B. Future Jack is Fack, Future Hurley is Futurley and Future Sayid is Fayid (which I guess makes him Egyptian instead of Iraqi), but Future Kate can’t be Fate, because that’s too beautiful of a summation to be wasted on her.  I’d prefer FuKate, which looks a little like FU, Kate, which is pretty much how I feel during most episodes. 

C. I don’t quite understand why the D.A. would push so hard on this case, especially after all of the (presumed) Oceanic Six hubbub surrounding FuKate.  There’s gotta be some heavy public backlash for prosecuting the hero/survivor, so I don’t see what makes them pursue the case so hard.  Unless she had to watch hours upon hours of Kate-centric television and formed an unhealthy personal vendetta…in that case, I guess I could sympathize. 

D. Hard to believe that Claire would want anyone else raising her kid, much less Kate.  First, there’s the small detail of the psychic warning her of impending doom when Aaron is raised by anyone who isn’t Claire.  Then there’s the glowing track record of Kate’s previous relationships.  If the baby handover consisted of anything less than Claire getting knocked out with a blackjack/sock full of quarters, then color me confused.   

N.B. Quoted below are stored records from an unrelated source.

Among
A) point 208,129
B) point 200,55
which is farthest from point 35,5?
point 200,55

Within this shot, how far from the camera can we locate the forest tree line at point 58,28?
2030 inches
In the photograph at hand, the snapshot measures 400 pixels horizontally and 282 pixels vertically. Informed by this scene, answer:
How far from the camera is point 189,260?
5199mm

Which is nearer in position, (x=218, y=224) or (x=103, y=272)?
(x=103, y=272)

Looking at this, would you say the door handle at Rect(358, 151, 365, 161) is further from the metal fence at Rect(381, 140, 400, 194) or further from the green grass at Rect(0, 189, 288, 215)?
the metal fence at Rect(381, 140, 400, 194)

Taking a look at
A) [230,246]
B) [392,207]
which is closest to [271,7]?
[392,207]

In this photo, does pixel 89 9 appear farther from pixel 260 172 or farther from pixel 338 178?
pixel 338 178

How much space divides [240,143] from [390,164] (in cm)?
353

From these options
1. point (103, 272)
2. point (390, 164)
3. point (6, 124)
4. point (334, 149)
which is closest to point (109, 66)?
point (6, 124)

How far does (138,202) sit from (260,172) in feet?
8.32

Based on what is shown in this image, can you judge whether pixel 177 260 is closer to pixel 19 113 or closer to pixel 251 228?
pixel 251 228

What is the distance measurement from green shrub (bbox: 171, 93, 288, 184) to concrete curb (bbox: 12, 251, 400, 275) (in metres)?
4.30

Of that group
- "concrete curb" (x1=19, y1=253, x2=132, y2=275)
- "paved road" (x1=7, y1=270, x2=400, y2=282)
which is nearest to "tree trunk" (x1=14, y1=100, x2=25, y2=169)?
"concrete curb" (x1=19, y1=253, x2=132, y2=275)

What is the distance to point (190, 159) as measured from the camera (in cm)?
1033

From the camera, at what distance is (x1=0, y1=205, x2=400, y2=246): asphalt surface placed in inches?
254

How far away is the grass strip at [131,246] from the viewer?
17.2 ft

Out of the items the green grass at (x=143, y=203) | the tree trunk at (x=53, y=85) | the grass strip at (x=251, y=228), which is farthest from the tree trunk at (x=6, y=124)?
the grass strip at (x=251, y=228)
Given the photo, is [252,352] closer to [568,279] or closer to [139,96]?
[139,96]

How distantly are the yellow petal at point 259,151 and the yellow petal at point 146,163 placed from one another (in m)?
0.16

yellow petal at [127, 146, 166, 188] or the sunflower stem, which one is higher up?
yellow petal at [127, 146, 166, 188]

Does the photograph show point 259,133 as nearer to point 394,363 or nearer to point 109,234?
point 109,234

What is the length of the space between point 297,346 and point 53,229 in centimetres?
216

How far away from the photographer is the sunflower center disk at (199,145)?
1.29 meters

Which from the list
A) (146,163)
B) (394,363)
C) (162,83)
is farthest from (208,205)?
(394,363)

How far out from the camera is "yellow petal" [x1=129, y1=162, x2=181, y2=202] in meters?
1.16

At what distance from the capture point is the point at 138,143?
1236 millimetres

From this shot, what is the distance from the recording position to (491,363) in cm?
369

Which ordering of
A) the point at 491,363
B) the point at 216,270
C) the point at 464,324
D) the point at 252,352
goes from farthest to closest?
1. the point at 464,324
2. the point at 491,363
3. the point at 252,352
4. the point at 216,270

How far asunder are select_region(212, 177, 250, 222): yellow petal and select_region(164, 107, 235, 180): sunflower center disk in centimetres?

E. Is she hell-bent on going to jail?  She tries to block Jack as a character witness, denies the move to put her “kid” in the courtoom and plays it unecessarily headstrong with ever possible escape she is offered.  After a lifetime of running away, what makes an 8×8 cell so appealing?  Has she turned into a wannabe martyr like Jack?  Is she planning to get transferred to the nuthouse with Futurley, cover her entire body with tattoos that include blueprints of the facility and hatch a meticulous plan to bust both of them out at once? 

F. I know she cleared it up later and probably caved in when her lawyer (thinking logically, what a concept) stepped in, but the fact that she would initially rebuff her mom’s painfully easy deal is mind-blowing.  Give the woman an hour or so with a kid who won’t remember her the next day anyway.  It’s not like they’ll be hitting up Disneyland with grandma on the oxygen tank.  One afternoon and you get spared life in prison. 

G. I fail to see the vilification of Kate’s mom anyway.  Yeah, she tried to turn you in a couple times.  That’s almost as harsh of a betrayal as blowing up someone’s spouse.  Plus, you know that stepdad was kind of a loser, and the life insurance settlement couldn’t have been that high.  So mom’s probably got a decent reason to be pissed.  FuKate getting counter-pissed because mom is pissed is pretty much the epitome of her idiotic insistence on being stubborn in the face of better options.  There’d better be a future flashback showing that mom used to whip Kate with a belt and once killed her dog in front of her, otherwise I fail to see the motivation there.  Actually, there’d better NOT be a future flashback, because the thought of another Kate-centric episode makes me want to carve out my eyes with something dull and rusty.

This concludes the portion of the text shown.